Frank became a Lieutenant in 1st Royal Montreal Regiment. He was inducted at Valcartier military training camp near Quebec City, which was created hastily in August as part of the general mobilisation in Canada. He was promoted to Captain in August 1915, the month of Fred’s death in Gallipoli.

But Frank was posted not to Turkey but to France, sailing to England from Canada on board the RMS Andania on October 4th, bound for a period of training on the Sailsbury Plain. By November 1916, he was in France, fighting on the Western Front, a stint at war relieved in December when he was allowed home to Dublin on compassionate extended leave following the deaths of Fred and also his father.

He was eased back into combat in early 1916 with a short stint at a military school and in February, while apparently off duty and, as a colleague noted, “sky larking with another officer in his billet”, he hurt his foot by jumping through an open window, landing on broken glass, cutting himself and damaging a bone in his foot.

By April, he was back on the front line in the hotly contested area north-west of Arras and centered around the village of St Eloi.

Photo: Heuston Frank war diary (suggest zoom in on yellow highlighted bits)

The War Diary intelligence summary of the 14th Canadian Battalion relates the events of the first week of the month: “heavy artillery duel. . .heavy guns very active. . .headquarters shelled spasmodically. . .great rifle grenade activity on both sides. . .bombers bombard enemy heavily with rifle grenades. . . Lieutenant F R Heuston killed”.

Photo: Heuston Frank death report

The report of his death contained in the Canadian archives is a little more detailed, even if the year in the date is incorrect: “When in the trenches near Ypres observing the effect of Rifle Grenades which the bombers were firing into the German trenches at about 5.00 o’clock on the afternoon of April 6th 1917 – it was in fact 1916 – he was shot in the head by a sniper’s bullet, which rendered him unconscious. He was removed to No 10 Casualty Clearing Station where he succumbed to his wounds at about 10.15 o’clock the following morning without regaining consciousness.”

Photo: Heuston Frank

Like Fred, Frank Heuston was just 22 years old.

He is buried in Lijssenthoek Military Cemetery.

Within a nine month period, from August 1915 to April 1916, Mrs Heuston had lost her husband and her twin boys. Her daughter Frances had lost her father and her brothers.

By the end of April, mother and daughter were selling their Stephen’s Green home and moving permanently to St David’s in Greystones.  In due course, Mrs Heuston went to live on South Novington Farm, in Plumpton near Lewes in Sussex.

Like her late brother Frank, Frances went to Canada, to Vancouver where she married a lawyer, Ghent Davis, heir to a substantial legal firm in the city.

Photo: Heuston Canada home

She and Ghent were very well off, as evidenced by this, the Vancouver home in which they lived which Ghent’s father had built overlooking the sea. It is now part of the University of British Columbia and is used for social and college events.

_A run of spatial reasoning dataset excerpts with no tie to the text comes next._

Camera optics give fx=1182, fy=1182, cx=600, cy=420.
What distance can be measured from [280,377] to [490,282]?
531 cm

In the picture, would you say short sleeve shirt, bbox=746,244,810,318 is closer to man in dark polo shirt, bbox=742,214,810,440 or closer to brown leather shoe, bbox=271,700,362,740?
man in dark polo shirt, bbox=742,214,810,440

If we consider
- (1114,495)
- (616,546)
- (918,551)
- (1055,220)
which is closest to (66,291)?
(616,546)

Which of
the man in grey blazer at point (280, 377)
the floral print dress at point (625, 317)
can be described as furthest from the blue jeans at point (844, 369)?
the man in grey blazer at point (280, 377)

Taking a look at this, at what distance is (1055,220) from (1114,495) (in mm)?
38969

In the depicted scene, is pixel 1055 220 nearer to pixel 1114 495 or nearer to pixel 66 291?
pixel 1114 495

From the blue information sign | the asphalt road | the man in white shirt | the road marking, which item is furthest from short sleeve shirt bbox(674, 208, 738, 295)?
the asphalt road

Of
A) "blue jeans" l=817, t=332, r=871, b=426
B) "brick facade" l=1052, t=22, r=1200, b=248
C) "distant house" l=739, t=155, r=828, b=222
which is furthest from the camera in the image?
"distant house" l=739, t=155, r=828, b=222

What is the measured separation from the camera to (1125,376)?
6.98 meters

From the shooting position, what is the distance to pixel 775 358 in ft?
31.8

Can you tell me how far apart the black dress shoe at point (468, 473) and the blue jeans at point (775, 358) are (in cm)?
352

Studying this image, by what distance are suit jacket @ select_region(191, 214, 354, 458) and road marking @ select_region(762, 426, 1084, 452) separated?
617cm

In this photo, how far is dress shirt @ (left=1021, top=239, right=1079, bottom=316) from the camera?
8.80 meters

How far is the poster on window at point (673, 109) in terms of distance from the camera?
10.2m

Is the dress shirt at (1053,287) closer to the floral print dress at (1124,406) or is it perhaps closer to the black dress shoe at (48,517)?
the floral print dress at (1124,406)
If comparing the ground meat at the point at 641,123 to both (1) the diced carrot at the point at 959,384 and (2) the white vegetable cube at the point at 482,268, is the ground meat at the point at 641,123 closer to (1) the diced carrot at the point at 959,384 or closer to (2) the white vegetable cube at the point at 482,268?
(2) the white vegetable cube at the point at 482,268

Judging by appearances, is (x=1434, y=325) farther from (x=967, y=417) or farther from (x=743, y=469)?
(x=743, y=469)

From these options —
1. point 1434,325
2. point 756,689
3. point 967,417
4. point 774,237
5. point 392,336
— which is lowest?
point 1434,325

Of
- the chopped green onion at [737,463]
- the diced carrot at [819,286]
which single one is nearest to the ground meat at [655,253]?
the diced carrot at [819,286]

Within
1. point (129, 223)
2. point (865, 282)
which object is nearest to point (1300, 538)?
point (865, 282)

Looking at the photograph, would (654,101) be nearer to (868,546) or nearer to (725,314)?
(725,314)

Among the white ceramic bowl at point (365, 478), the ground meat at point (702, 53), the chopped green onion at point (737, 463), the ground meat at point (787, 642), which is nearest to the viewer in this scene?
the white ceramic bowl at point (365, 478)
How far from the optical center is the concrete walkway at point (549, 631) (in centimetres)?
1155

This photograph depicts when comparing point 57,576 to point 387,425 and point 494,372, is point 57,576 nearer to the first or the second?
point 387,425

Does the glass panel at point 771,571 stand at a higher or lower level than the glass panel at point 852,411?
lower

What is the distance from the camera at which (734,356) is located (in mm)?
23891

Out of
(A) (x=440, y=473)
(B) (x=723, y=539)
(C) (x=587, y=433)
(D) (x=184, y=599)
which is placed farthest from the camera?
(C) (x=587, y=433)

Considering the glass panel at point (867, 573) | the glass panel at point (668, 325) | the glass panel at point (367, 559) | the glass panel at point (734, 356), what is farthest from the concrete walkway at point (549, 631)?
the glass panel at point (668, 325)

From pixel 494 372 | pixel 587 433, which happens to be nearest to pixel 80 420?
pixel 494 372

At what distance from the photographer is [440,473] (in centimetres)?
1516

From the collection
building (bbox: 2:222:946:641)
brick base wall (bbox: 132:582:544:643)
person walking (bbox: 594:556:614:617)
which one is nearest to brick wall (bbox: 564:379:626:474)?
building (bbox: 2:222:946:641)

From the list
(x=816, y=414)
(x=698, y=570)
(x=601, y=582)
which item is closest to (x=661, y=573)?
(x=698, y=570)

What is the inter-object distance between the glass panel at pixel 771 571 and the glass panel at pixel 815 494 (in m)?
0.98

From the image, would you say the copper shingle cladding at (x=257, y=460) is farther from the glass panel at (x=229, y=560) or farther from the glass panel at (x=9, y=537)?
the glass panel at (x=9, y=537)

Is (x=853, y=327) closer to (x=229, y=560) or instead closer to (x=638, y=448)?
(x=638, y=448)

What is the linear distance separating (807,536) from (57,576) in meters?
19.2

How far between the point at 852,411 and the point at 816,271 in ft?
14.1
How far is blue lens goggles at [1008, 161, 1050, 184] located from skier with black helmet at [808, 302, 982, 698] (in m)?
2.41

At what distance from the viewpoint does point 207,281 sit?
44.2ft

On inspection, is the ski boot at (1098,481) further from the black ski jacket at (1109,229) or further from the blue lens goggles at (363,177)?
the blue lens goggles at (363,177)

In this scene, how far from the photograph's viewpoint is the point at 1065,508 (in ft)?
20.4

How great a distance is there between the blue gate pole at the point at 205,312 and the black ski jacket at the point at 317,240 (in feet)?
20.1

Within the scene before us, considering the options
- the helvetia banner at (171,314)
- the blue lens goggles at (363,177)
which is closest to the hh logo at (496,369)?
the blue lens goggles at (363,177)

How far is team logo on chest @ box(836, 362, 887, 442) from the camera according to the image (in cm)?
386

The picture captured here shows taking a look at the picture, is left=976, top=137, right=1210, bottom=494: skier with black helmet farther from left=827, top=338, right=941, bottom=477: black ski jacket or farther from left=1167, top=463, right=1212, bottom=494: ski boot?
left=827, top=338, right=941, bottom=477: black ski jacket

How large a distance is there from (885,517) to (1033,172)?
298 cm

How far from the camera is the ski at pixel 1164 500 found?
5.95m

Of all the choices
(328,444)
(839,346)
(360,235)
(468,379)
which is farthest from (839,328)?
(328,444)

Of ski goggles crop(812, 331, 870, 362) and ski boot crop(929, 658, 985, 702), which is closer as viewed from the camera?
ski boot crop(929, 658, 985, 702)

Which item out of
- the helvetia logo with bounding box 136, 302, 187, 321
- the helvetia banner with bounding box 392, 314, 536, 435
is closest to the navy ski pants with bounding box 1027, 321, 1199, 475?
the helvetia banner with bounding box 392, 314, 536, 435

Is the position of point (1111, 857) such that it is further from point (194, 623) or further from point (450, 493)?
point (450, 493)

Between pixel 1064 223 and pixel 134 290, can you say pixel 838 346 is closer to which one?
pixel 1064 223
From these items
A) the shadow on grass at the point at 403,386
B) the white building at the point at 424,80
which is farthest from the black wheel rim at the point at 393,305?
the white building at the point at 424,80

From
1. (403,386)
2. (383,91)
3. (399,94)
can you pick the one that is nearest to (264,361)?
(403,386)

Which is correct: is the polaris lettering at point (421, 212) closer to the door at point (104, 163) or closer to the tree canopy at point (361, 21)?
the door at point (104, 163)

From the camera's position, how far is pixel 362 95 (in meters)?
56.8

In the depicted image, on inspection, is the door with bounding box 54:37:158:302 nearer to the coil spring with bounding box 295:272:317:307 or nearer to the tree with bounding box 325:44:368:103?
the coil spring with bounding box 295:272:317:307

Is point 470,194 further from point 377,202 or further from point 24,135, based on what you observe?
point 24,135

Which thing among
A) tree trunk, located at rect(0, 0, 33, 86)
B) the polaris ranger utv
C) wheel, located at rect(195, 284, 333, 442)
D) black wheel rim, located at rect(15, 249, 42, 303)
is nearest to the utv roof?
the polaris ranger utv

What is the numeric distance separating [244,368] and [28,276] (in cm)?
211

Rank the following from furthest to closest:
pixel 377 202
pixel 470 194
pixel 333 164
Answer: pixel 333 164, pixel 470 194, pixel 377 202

Ghent Davis had a brother. His name was Irwin and, just like Fred and Frank, he enlisted for the war and, just like Fred and Frank, he was killed.

Photo: Heuston Frances with her baby boys

When Ghent and Frances had a baby boy, to whom Frances gave birth in Lewes Sussex incidently, they named him Irwin. He’s on the left in this photo. And when they had a second boy, on the right, they named him Fred – surely after Frances’s lost brother.

Irwin Davis grew to be a very well-known figure in Vancouver – familiar in the city’s legal, property and arts worlds and a man renowned for his old world charm, grace and manners.

He fought in the second World War and later worked in his father and grandfather’s law firm. He died in 2008 after a long and happy life with Robert, his partner for 45 years.

Photo: Heuston mother and daughter (leave on screen during music); come

Frances was a beautiful young woman and she retained her radiance in old age.

Beside this photograph of her is her mother, Frances Letitia Heuston of St David’s on Marine Road in Greystones, a portrait that hangs on the wall of Robert’s apartment in Vancouver.

It shows a young woman ready for society — but not, surely, for the tragedy that would take from her, her yet-to-be-born twin boys, Frank and Fred.